An welchen Leitlinien wir uns in unserer dritten Legislatur im Zürcher Gemeinderat orientieren wollen, haben wir auf den nachfolgenden Seiten skizziert. Das Legislaturprogramm 2018-2022 ist ein internes Arbeitsdokument der Fraktion; gleichzeitig orientiert es sich in seinen inhaltlichen Schwerpunkten an den Wahlprogrammen der glp Stadt Zürich für die Jahre 2010 bis 2014 sowie 2014 bis 2018 und entwickelt diese weiter.

Digitalisierung und Transparenz

Unsere Haltung: In der Legislatur 2014 bis 2018 hat die glp-Gemeinderatsfraktion das Thema Digitalisierung mit der Forderung, Zürich zur Smart City zu entwickeln, ganz oben auf die politische Agenda der Stadt gesetzt. Dieses Ziel soll zusammen mit der Schaffung von Rahmenbedingungen für eine moderne Wirtschaft, Mobilität und Verwaltung konsequent weiterverfolgt werden.

 

Unsere Forderungen:

  • Verantwortung für das ressortübergreifende Dossier Digitalisierung auf höchster Ebene im Präsidialdepartement ansiedeln
  • Zürich zur Smart City entwickeln
  • Digitale ID einführen
  • Städtische Dienstleistungen digitalisieren
  • Rahmenbedingungen für eine erfolgreiche Sharing Economy sicherstellen
  • Umfassende Transparenz der Verwaltung gegenüber der Öffentlichkeit gewährleisten
  • Sämtliche unter Verwendung von Steuermitteln erarbeiteten Daten – nach dem OGD-Prinzip – der Öffentlichkeit kostenlos zur Verfügung stellen
  • Rahmenbedingungen zur Nutzung der Blockchain-Technologie sicherstellen
  • Smart-Grid, Smart-Meter und Smart-Contracts im ewz fördern
  • Voraussetzungen für autonomen MIV und ÖV schaffen

Persönliche Freiheit

Unsere Haltung: Die persönliche Freiheit des Menschen ist ein Gut, dem wir Grünliberale mit allerhöchsten Respekt begegnen – zusammen mit der Solidarität ist sie die wichtigste Errungenschaft unserer modernen Gesellschaft. Die Gestaltung des gesellschaftlichen Zusammenlebens soll weitestgehend ohne staatliche Eingriffe stattfinden.

# Datenblock:

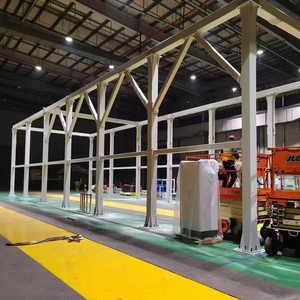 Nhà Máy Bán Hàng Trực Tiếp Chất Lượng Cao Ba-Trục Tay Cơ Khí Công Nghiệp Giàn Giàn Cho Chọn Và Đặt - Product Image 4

# Fragen zum Material:
1. Schreib den Abschnitt im Legislaturprogramm, der mit „Digitalisierung und Transparenz“ anfängt und mit „konsequent weiterverfolgt werden.“ aufhört, neu und ersetze dabei „Agenda“ durch „Tagesordnung“.
2. Übersetze diesen Satz aus dem Legislaturprogramm ins Englische: „Die Gestaltung des gesellschaftlichen Zusammenlebens soll weitestgehend ohne staatliche Eingriffe stattfinden.“
3. Welche Forderung hat die glp-Gemeinderatsfraktion laut Legislaturprogramm in der Legislatur 2014 bis 2018 ganz oben auf die politische Agenda der Stadt gesetzt?

# Nummerierte Antworten:
1.
Digitalisierung und Transparenz

Unsere Haltung: In der Legislatur 2014 bis 2018 hat die glp-Gemeinderatsfraktion das Thema Digitalisierung mit der Forderung, Zürich zur Smart City zu entwickeln, ganz oben auf die politische Tagesordnung der Stadt gesetzt. Dieses Ziel soll zusammen mit der Schaffung von Rahmenbedingungen für eine moderne Wirtschaft, Mobilität und Verwaltung konsequent weiterverfolgt werden.

2. The shaping of social coexistence should take place as far as possible without state intervention.

3. Die Forderung, Zürich zur Smart City zu entwickeln.